Here we're going to have a
composition of three functions.
So we need to have two other things sort of in the middle.
So let's write this out.
First, the outermost function, we'll call the whole thing y.
So y is equal to x squared is the outermost function.
So then this whole thing is x now.
So then we'll write x is equal to cosine of w.

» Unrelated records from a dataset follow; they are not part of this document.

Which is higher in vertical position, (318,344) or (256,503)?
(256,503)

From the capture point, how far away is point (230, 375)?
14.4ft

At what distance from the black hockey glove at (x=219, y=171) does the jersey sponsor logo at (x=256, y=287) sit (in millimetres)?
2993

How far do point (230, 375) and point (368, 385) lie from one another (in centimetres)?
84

And then w is equal to theta to the fourth.
Again this is what you saw before in the lecture.
So you write the outermost function.
And then that function is a function of
cosine of another one.
Cosine of w and w is a function of
theta to the fourth.
So if I put all these back together, I have theta to the
fourth in here, and then I square that, and I come back
to the function I wanted.
Now we know from the lecture what we need to do to find,
essentially, dy d theta.
That's what we're looking for.

So dy d theta, you'll see, you remember from the lecture,
should be dy dx times dx dw times dw d theta.
So it's slightly more complicated than we saw before
because there's one more term.
So now let's work out what these are.
Well dy dx is fairly straightforward.
dy dx is just 2x.

And then dx dw, well what's the derivative
of the cosine function?
The derivative of cosine is negative sine.
So this is times negative sine of w times--
and what's dw d theta?
So w is the function theta to the fourth.
So dw d theta is 4 theta to the third.
Now when you look at this you should remember, x we sort of
inserted into the problem to make the problem easier, and w
we inserted into the problem to make the problem easier for
us to follow.
So we don't want all these x's and w's.
We want everything in terms of, in terms of theta.
But what is w?
Well w is theta to the fourth.
So I can replace that by theta to the fourth.
And what is x?
x is cosine w.
But w is theta to the fourth.
So x is actually cosine of theta to the fourth.
So I get 2 cosine of theta to the fourth
times negative sine--
w again is theta to the fourth--
of theta to the fourth times 4 theta to the third.
Let's make this nicer.
I'll bring the coefficient and the theta to the third in
front and this minus sign in front.
I get negative 8 theta to the third cosine of theta to
fourth sine of theta to the fourth.
OK, and then the problem asks to find where the derivative
is equal to 0.
Find two values.
Now why did I ask you to find two values?
Because one is very easy.
If this thing is set equal to 0, one value should stand out
right away for theta that makes this product 0.
And that is theta equals 0.
So theta equals 0 is our easiest answer.

So if you didn't do that, then you wanted the more
challenging stuff, you could have done the
other things also.
So what about cosine theta to the fourth?
If we want a product of three things to be 0, then at least
one of them has to be 0.
So I could have set cosine theta to the
fourth equal to 0.

And for what values of--
an angle I should just say-- for what values of theta to
the fourth is this going to be zero?
Well this means that theta to the fourth is equal to either
maybe pi over 2, or you could add another pi.
So we could say, well let's just say that's one example.
Theta to the fourth equals pi over 2 would work right?
Because it cosine of pi over 2 is equal to 0.
And so then we could have said theta is equal to pi
over 2 to the 1/4.
That's another example there.
We could have also done, we could have added pi to this
and gotten another answer.
But I only asked for two.
So I guess that I'm allowed to stop there.